The quantitative composition of the Board of Directors should be determined by the Sole Shareholder. The composition of the Board of Directors should be determined individually taking into account the scale of operations, current tasks, development strategy and/or development plan and financial capabilities.
According to the Bank’s Corporate Governance Code, the composition of the Board of Directors should be balanced, which means a combination of members of the Board of Directors (representatives of the Sole Shareholder, independent directors, and the Chair of the Management Board), ensuring decision-making in the interests of the Bank and its economic development objectives. Additionally, it is recommended that women comprise no less than thirty percent of the total number of members of the Board of Directors.

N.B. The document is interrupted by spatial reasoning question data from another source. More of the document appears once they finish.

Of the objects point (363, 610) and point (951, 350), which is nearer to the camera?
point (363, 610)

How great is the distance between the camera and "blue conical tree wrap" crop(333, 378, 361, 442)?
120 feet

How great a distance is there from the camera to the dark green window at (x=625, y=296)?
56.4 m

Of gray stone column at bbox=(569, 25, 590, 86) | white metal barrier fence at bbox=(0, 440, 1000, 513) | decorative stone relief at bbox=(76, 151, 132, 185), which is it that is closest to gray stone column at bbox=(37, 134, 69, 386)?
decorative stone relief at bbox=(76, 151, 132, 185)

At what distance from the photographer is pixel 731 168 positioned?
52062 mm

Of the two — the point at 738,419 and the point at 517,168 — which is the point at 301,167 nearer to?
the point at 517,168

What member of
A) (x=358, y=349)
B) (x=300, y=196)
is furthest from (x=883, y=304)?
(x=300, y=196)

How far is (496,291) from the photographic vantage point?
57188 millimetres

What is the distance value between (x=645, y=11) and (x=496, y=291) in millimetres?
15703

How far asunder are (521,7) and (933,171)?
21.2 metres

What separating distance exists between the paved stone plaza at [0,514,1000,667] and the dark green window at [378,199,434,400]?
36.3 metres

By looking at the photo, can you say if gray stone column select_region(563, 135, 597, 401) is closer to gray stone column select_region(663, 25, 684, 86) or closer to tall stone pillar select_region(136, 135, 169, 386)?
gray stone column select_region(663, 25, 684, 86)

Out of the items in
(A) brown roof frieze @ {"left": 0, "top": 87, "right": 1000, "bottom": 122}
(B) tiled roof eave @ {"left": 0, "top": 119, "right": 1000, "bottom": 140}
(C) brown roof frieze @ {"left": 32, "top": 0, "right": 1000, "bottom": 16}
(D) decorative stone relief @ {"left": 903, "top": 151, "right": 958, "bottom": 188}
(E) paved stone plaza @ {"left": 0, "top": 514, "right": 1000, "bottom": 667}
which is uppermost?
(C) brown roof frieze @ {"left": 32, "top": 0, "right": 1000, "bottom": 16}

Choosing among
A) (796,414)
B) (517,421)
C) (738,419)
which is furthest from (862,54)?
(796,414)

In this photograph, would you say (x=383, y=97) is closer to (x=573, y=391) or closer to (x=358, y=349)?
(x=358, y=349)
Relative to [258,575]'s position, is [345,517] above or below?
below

The Board of Directors is informed about the occurrence of important financial and non-financial problems of the Bank through periodic reporting submitted by the Bank’s units (Internal Audit Department, Internal Control Department, Compliance Control Department, Treasury Department, Accounting Department, Planning and Strategic Analysis Department) to the Board of Directors of the Bank. The list and deadlines of reporting are approved by the resolution of the Board of Directors of the Bank, which allows monitoring all performance indicators and the level of risks in the Bank’s operations. Additionally, in accordance with the fifth paragraph of Clause 36 of Chapter 4 of Resolution No. 188 dated 12 November 2019 of the Management Board of the National Bank of the Republic of Kazakhstan “On Approval of the Rules for Formation of Risk Management and Internal Control System for Second-Tier Banks, and Branches of Non-Resident Banks of the Republic of Kazakhstan”, the Chief Risk Manager informs the Board of Directors of the Bank if there are significant discrepancies between the opinion of the Risk Management Division and the opinion of the Management Board of the Bank regarding the level of risks accepted by the Bank.